A new trial, the sensation of the next century, reveals all.
What did I think?
Alchemy: turning silver to gold takes us on another trip to Victorian London, following the sensational hanging of Jacob Silver. This definitely needs to be read in conjunction with Alchemy: a story of perfect murder as it won’t make much sense as a stand-a-lone novel and it follows on directly from the first book.
Where the first Alchemy book was about the quest for immortality, this second book in the series examines whether immortality has actually been achieved, thanks to the elixir that Jacob gave to his friend Lizzie Weston. Lizzie emerges unscathed from some life-threatening events and she begins to believe she is immortal, all the while you feel that all of these strange happenings are being orchestrated by the legendary Nicolas Flamel.
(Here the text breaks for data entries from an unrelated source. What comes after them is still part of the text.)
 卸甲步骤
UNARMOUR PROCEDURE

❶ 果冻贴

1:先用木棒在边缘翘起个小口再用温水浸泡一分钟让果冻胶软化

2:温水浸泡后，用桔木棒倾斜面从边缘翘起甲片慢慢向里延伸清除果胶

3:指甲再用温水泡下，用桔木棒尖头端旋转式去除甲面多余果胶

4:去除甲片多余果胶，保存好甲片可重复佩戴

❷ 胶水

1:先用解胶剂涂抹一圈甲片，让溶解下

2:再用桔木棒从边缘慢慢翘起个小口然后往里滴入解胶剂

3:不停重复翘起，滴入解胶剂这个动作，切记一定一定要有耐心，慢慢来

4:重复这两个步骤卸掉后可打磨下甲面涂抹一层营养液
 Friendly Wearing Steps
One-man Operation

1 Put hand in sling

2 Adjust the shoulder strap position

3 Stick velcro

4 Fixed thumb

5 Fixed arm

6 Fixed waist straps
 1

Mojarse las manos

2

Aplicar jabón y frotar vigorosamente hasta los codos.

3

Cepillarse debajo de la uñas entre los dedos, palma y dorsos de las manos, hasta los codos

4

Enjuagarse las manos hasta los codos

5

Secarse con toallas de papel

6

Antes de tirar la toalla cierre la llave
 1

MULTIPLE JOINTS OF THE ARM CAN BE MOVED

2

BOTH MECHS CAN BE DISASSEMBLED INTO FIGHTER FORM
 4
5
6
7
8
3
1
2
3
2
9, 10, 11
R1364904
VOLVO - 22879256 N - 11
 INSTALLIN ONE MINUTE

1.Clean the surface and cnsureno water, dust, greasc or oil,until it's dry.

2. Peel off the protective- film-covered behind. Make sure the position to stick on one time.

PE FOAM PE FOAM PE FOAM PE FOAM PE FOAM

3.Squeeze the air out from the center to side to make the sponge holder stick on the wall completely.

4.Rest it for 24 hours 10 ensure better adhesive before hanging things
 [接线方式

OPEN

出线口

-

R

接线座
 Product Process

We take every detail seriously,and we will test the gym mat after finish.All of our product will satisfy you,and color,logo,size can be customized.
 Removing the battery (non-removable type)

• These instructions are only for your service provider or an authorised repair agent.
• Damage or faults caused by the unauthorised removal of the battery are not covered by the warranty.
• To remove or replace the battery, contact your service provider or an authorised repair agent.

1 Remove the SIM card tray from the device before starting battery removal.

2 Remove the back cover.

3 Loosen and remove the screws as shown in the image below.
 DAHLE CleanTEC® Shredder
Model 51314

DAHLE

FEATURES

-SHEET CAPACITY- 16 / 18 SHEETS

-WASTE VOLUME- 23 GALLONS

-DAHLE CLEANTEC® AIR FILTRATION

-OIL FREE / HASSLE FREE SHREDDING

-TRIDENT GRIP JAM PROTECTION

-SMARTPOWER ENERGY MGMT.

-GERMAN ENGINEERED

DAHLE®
Although Jacob doesn't appear until halfway through the book, Lizzie is a main character who had me enthralled. She has an air of the supernatural about her, having miraculously survived consumption and an explosion, and I felt she almost glowed from within the pages of this book.
As with the first book, there are some famous faces making an appearance in the story and this all adds to the authentic flavour of the book. Chris James has managed to completely immerse the reader in the Victorian era, although I did question whether the ‘f’ word was in use back then. I can see this being a series of books I will re-read over the years, they are very entertaining and I'm such a greedy reader as I'm already looking forward to the next one.
I received this e-book from Booklover Catlady publicity in exchange for an honest review.